By DONALD WITTKOWSKI and MADDY VITALE

This time last year, Sea Isle City hired a consultant for $19,500 to obtain a crucial state environmental permit to allow the town to continue maintaining its beaches, dunes and oceanfront Promenade for important projects.

A year later, the city is still waiting to get its new Coastal Area Facility Review Act, or CAFRA, permit.

However, Sea Isle can still maintain its beaches, dunes and Promenade without interruption under an existing permit, explained Junetta Dix, director of environmental services for ACT Engineers, an engineering and environmental consultant based in Robbinsville, N.J.

“It’s not like we don’t have a valid permit, so there’s no rush,” Dix said.

For now, Sea Isle continues to maintain its beaches, dunes and Promenade using an old CAFRA permit that has been extended until the end of the year because of the COVID-19 pandemic.

ACT Engineers was hired as a consultant last year to help Sea Isle obtain its environmental approvals, including a new CAFRA permit. The city needs the help of an engineering consultant to prepare all of the technical documents.

CAFRA permits are valid for five years for New Jersey municipalities. Their regulations are a critical piece of New Jersey’s protection for beaches and dunes.

The Promenade is also covered under the permit.

Administered by the New Jersey Department of Environmental Protection, the Coastal Area Facility Review Act includes basic rules for protecting the shore’s fragile ecosystem by regulating the types of development and activities that are allowed there.

The CAFRA permit works hand-in-hand with Sea Isle’s Municipal Public Access Plan, or MPAP.

The MPAP is a planning document required of New Jersey’s coastal communities. It describes public access points along the shoreline for residents and visitors.

But the process for obtaining the CAFRA permit has been complicated because of a NJDEP backlog in approving the MPAPs, Dix said.
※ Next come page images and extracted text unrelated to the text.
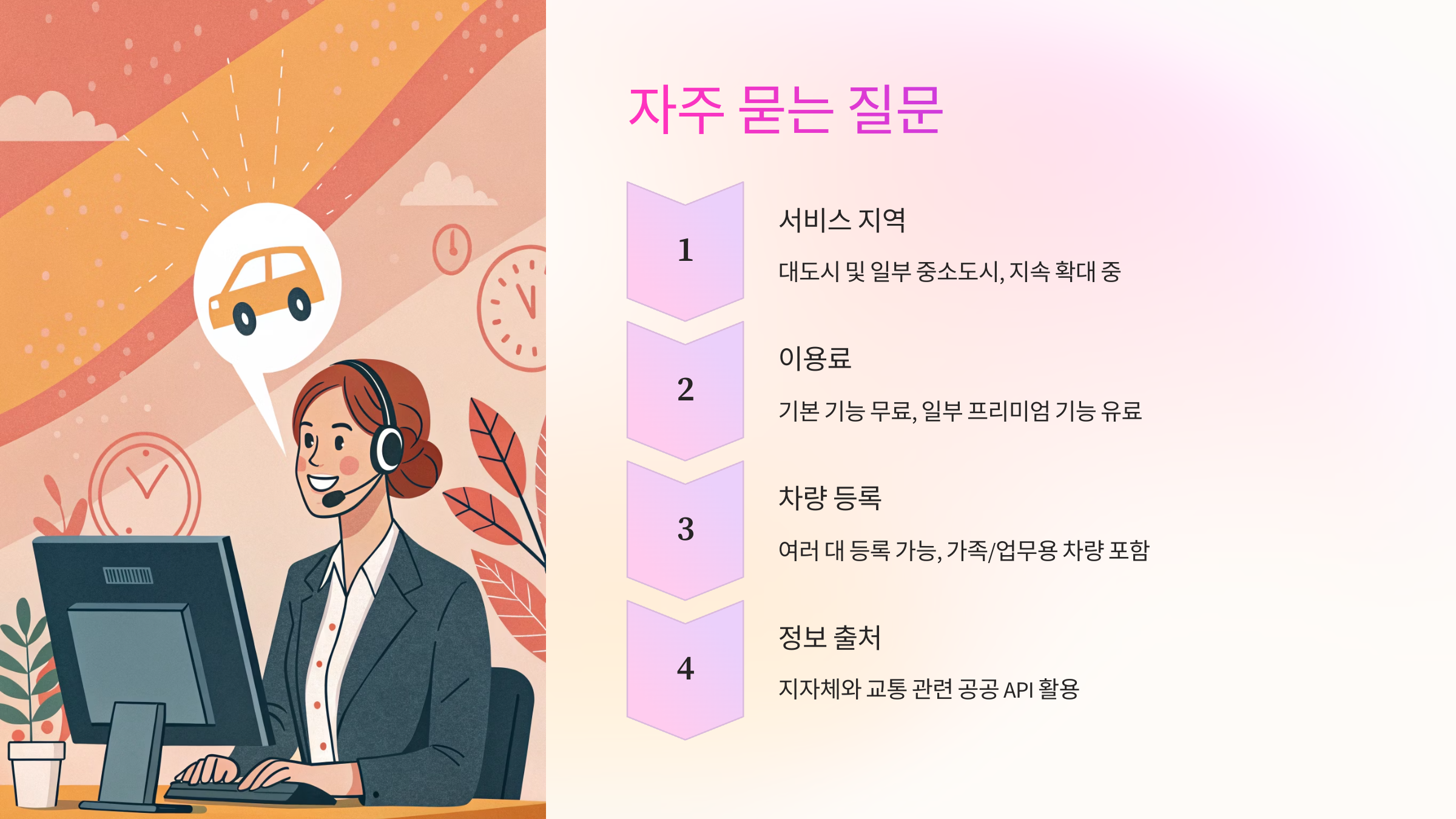 자주 묻는 질문

1

서비스 지역

대도시 및 일부 중소도시, 지속 확대 중

2

이용료

기본 기능 무료, 일부 프리미엄 기능 유료

3

차량 등록

여러 대 등록 가능, 가족/업무용 차량 포함

4

정보 출처

지자체와 교통 관련 공공 API 활용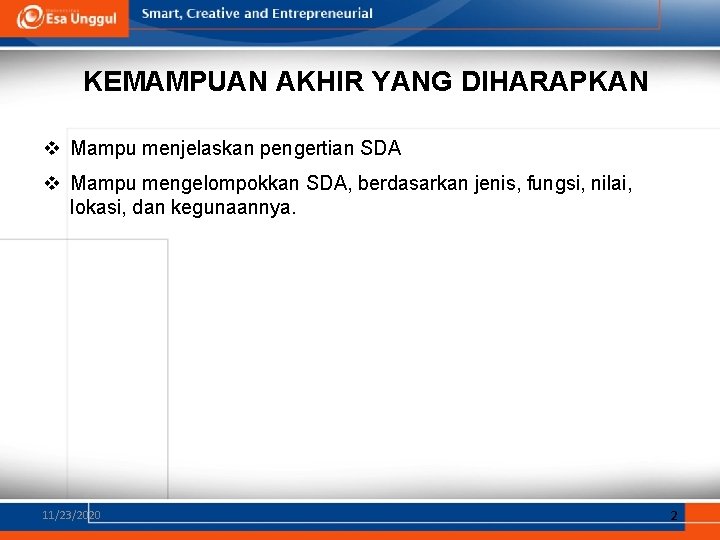 Esa Unggul
Smart, Creative and Entrepreneurial

KEMAMPUAN AKHIR YANG DIHARAPKAN

❖ Mampu menjelaskan pengertian SDA

❖ Mampu mengelompokkan SDA, berdasarkan jenis, fungsi, nilai, lokasi, dan kegunaannya.

11/23/2020

2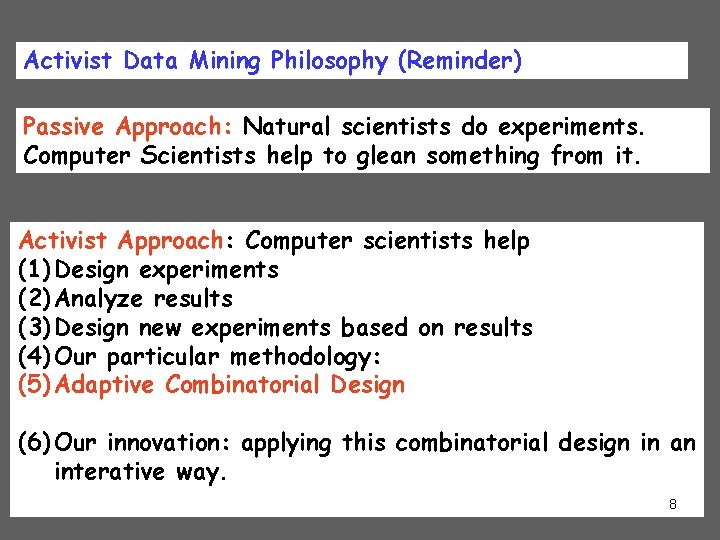 Activist Data Mining Philosophy (Reminder)

Passive Approach: Natural scientists do experiments. Computer Scientists help to glean something from it.

Activist Approach: Computer scientists help
(1) Design experiments
(2) Analyze results
(3) Design new experiments based on results
(4) Our particular methodology:
(5) Adaptive Combinatorial Design

(6) Our innovation: applying this combinatorial design in an interative way.

8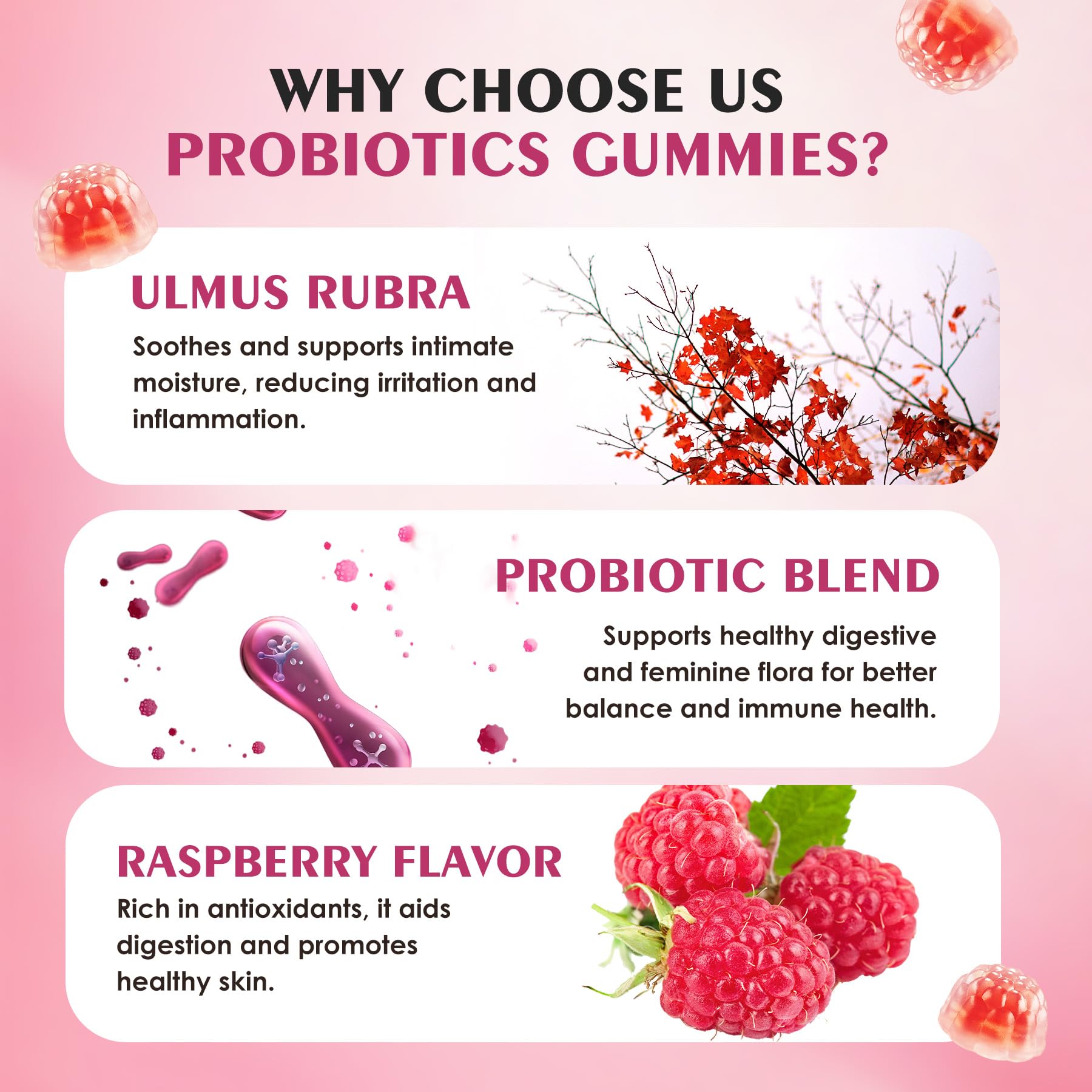 WHY CHOOSE US
PROBIOTICS GUMMIES?

ULMUS RUBRA
Soothes and supports intimate moisture, reducing irritation and inflammation.

PROBIOTIC BLEND
Supports healthy digestive and feminine flora for better balance and immune health.

RASPBERRY FLAVOR
Rich in antioxidants, it aids digestion and promotes healthy skin.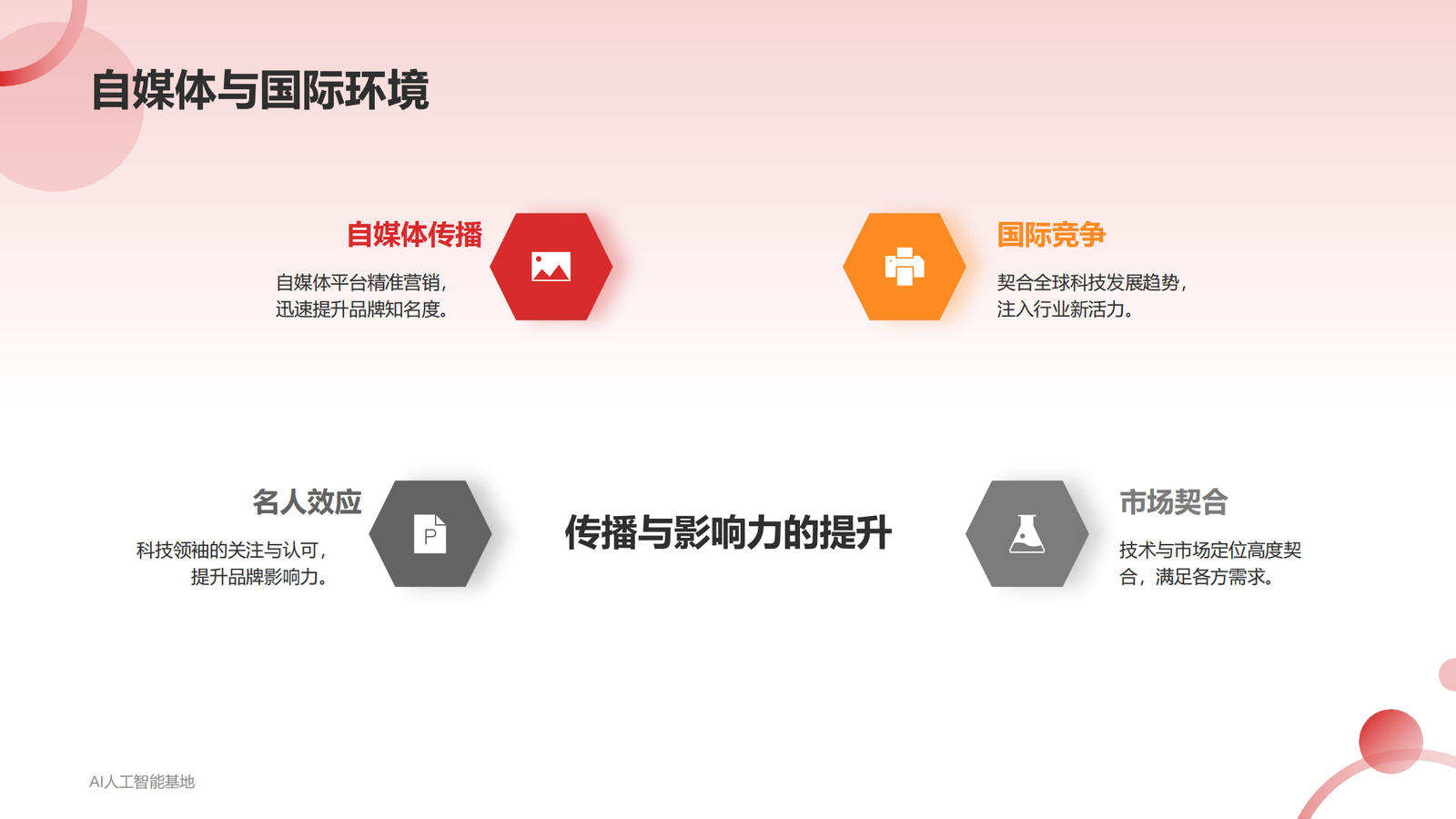 自媒体与国际环境

自媒体传播

自媒体平台精准营销，迅速提升品牌知名度。

国际竞争

契合全球科技发展趋势，注入行业新活力。

名人效应

科技领袖的关注与认可，提升品牌影响力。

P

传播与影响力的提升

市场契合

技术与市场定位高度契合，满足各方需求。

AI人工智能基地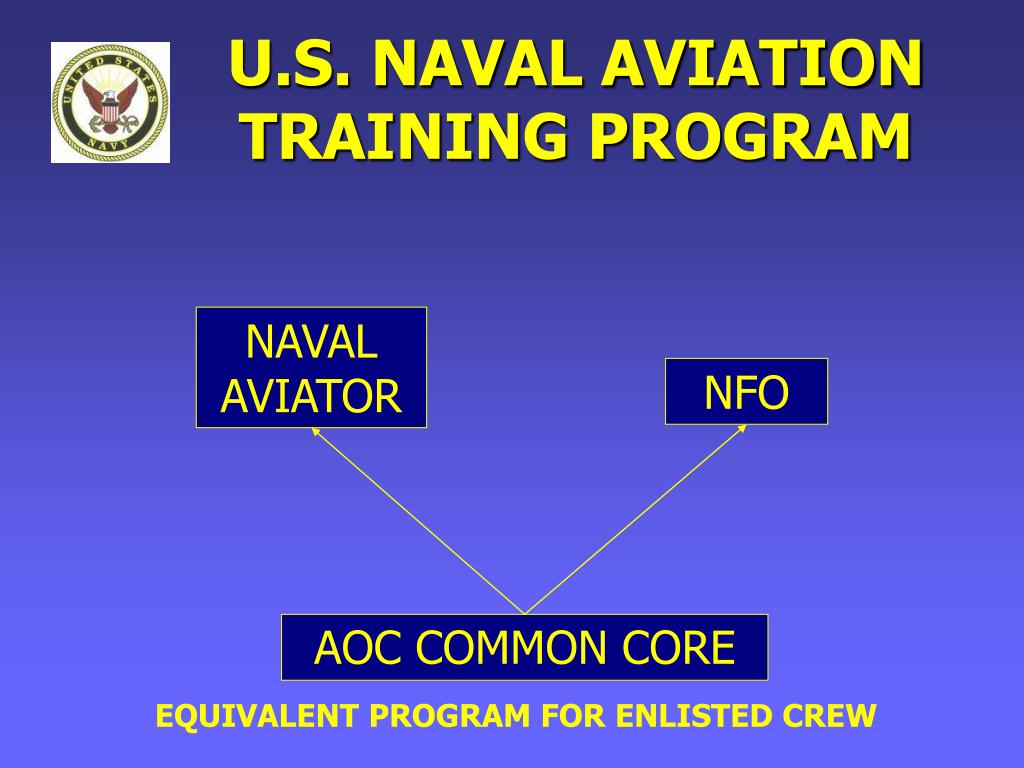 UNITED STATES NAVY

U.S. NAVAL AVIATION TRAINING PROGRAM

NAVAL AVIATOR

NFO

AOC COMMON CORE

EQUIVALENT PROGRAM FOR ENLISTED CREW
Like Sea Isle, other shore towns in New Jersey have been delayed in getting the needed CAFRA permits as well.

“It’s taking a while for all of the plans to be approved,” Dix said of the statewide delay. “It’s a big deal. In the DEP’s defense, it takes a while.”

The CAFRA regulations are a critical piece of New Jersey’s protection for beaches and dunes.

Sea Isle has a choice of applying for one of two types of CAFRA permits, Dix said.

One is called a “general permit,” which requires a $500 fee. The other is an “individual permit” and requires a $30,000 fee. Sea Isle is going after the general permit to save taxpayers money.

“It’s more cost effective for the taxpayers to have a general permit,” Dix noted.

In the meantime, Sea Isle and other communities continue to wait for the CAFRA permits, while the DEP clears the backlog for the MPAP permitting approvals.

“I’ve been doing this for 32 years and the DEP permitting process is so complicated,” Dix said.

All public access points throughout the island are included.